Text section

---*---

Terms and Conditions
Ampco Pumps Company
Page 23
AMPCO PUMPS
Made of SELECTED corrosion-resistant alloys
TERMS AND CONDITIONS OF SALE
1. ENTIRE AGREEMENT.
This document contains all of the terms and conditions of the agreement (“the agreement”) between Ampco
Pumps Company, Inc. (“Seller”) and the purchaser (“Purchaser”) of the Products (“Products”) to be sold to Purchaser, to the exclusion of any
other statements and agreements, and to the exclusion of any terms and conditions incorporated in Purchaser’s order or other documents of
Purchaser. Seller’s acceptance of Purchaser’s order is expressly conditioned on Purchaser’s acceptance of the terms and conditions contained
herein, and Purchaser, upon placing an order, is presumed to have accepted all the terms and conditions without modification. No alteration,
waiver, modification of or addition to the terms and conditions herein shall be binding on Seller unless set forth in writing and specifically
agreed to by an officer of Seller No course of dealing, usage of trade or course of performance will be relevant to supplement or explain any
terms used in the agreement. All offers to purchase, quotations and contracts of sale are subject to final acceptance by Seller at its home office
at Milwaukee, Wisconsin.
2. PRICES
. Prices for Products manufactured by Seller pursuant to written accepted orders will remain firm for thirty (30) days from the date
of any subsequent price change.
3. TERMS OF PAYMENT
. Standard terms are ½% 10 days, 30 days net, from date of invoice unless otherwise stated. If, in the judgment of
Seller, the financial condition of Purchaser at any time does not justify continuance of production or shipment on the terms of payment
specified, Seller may require full or partial payment in advance. In cases of delays in payment, Seller reserves the right to charge interest on
delinquent balances at the rate of 1 ½% per month.
4. DELIVERY
. Except as otherwise provided expressly stated in the agreement, Products are sold F.O.B. Milwaukee. Seller will use
reasonable commercial efforts to fill orders within the time stated, but the stated delivery date is approximate only, and Seller reserves the right
to readjust shipment schedules without liability. Acceptance by Purchaser of the Products waives any claim for loss or damage resulting from a
delay, regardless of the cause of the delay. Except as otherwise provided herein, Seller will not be responsible for freight, transportation,
insurance, shipping, storage, handling, demurrage or similar charges. Claims by Purchaser for shortages in the Products must be made to Seller
in writing within ten (10) days after date of receipt of the Products. No such shortage shall entitle Purchaser to withhold payment for Products
which were received by Purchaser. Each such claim shall set forth in detail the basis and amount of such claim.

---*---

Entries
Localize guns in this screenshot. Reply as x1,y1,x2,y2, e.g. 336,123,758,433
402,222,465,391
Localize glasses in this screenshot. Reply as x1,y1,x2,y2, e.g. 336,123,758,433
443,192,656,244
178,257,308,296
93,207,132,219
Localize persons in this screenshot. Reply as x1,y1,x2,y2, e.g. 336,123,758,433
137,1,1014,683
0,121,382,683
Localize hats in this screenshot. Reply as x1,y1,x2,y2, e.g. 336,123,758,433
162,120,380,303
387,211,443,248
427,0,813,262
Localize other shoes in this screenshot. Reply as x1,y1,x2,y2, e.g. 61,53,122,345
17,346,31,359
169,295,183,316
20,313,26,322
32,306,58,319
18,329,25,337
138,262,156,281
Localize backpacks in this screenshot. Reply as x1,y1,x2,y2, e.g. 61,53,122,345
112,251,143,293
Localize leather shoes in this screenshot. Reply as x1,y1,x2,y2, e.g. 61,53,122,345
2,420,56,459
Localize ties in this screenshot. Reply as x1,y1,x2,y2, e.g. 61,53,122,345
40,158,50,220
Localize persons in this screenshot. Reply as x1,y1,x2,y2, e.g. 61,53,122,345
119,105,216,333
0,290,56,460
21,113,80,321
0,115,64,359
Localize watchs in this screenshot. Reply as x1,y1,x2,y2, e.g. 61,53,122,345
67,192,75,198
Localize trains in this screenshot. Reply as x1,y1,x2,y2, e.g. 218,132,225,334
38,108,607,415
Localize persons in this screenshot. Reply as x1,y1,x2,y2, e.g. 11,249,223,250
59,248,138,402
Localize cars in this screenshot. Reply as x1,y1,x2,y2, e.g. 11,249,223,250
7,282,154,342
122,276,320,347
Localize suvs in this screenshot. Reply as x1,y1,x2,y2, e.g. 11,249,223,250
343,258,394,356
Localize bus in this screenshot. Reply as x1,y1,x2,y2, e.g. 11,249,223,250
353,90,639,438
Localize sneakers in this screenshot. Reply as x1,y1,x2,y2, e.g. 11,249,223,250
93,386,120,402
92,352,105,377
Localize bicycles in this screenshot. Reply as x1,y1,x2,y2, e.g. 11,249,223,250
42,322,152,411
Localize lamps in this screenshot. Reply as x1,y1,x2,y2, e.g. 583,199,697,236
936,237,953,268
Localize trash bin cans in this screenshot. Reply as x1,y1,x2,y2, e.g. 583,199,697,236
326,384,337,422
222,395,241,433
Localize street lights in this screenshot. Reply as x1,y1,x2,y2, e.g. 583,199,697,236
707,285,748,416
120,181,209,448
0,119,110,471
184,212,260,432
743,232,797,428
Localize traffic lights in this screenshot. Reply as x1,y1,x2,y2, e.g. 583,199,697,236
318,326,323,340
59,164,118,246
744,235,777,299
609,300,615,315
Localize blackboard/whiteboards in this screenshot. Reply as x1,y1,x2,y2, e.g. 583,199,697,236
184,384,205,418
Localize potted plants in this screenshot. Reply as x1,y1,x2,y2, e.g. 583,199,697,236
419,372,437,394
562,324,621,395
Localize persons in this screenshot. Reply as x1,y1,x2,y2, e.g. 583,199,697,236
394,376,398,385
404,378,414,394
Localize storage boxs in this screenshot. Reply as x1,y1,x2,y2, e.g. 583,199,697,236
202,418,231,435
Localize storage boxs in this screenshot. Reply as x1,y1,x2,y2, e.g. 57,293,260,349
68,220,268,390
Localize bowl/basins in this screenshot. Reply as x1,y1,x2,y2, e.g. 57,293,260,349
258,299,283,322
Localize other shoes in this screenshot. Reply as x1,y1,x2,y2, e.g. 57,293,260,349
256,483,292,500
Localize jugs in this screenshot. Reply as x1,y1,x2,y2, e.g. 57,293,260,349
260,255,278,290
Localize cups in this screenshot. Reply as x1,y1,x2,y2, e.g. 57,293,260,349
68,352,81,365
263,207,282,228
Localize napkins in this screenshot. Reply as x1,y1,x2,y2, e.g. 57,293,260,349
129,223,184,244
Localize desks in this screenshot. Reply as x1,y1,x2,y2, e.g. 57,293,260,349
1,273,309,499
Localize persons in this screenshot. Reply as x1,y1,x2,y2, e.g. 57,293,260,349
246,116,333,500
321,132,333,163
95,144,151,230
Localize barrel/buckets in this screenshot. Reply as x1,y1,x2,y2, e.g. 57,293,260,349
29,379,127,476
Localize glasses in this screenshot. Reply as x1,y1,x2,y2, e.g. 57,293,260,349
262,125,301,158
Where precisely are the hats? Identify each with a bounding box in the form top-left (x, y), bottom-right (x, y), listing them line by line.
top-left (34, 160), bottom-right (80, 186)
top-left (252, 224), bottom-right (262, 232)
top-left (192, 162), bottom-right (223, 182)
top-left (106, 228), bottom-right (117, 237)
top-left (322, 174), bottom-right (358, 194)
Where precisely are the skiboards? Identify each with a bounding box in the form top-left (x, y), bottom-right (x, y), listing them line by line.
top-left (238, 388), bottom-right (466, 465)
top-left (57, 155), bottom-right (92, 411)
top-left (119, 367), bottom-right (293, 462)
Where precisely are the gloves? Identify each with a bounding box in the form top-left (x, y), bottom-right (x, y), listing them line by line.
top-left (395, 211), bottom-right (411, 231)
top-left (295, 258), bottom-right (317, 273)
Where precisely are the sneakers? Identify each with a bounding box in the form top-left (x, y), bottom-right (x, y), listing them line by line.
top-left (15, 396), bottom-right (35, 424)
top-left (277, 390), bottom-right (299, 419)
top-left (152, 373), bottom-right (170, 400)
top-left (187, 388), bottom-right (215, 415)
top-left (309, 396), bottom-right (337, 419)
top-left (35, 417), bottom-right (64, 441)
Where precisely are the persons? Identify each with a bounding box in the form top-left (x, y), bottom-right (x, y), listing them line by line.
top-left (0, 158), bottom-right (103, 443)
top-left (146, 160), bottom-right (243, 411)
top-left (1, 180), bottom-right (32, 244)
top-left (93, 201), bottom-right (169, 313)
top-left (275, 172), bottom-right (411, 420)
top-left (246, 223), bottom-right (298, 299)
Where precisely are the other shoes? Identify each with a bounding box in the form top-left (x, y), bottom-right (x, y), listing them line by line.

---*---

To-do list
**a.** For each statement below, say whether it agrees with the terms of sale. Answer yes or no, and quote the words of the terms of sale that decide it.
(i) Claims for shortages must be made in writing within ten days after the Products are received.
(ii) Seller may charge interest on delinquent balances at 2% per month.
(iii) The stated delivery date is binding on Seller.
**b.** According to the terms of sale, where are offers to purchase, quotations and contracts of sale subject to final acceptance by Seller?
**c.** Duplicate the passage of the terms of sale starting with "3. TERMS OF" and going on through "½% per month.".

Expected answers
**a.**
(i) Yes: "Claims by Purchaser for shortages in the Products must be made to Seller in writing within ten (10) days after date of receipt of the Products."
(ii) No: "Seller reserves the right to charge interest on delinquent balances at the rate of 1 ½% per month."
(iii) No: "the stated delivery date is approximate only"

**b.** At Seller's home office at Milwaukee, Wisconsin.

**c.**
3. TERMS OF PAYMENT
. Standard terms are ½% 10 days, 30 days net, from date of invoice unless otherwise stated. If, in the judgment of
Seller, the financial condition of Purchaser at any time does not justify continuance of production or shipment on the terms of payment
specified, Seller may require full or partial payment in advance. In cases of delays in payment, Seller reserves the right to charge interest on
delinquent balances at the rate of 1 ½% per month.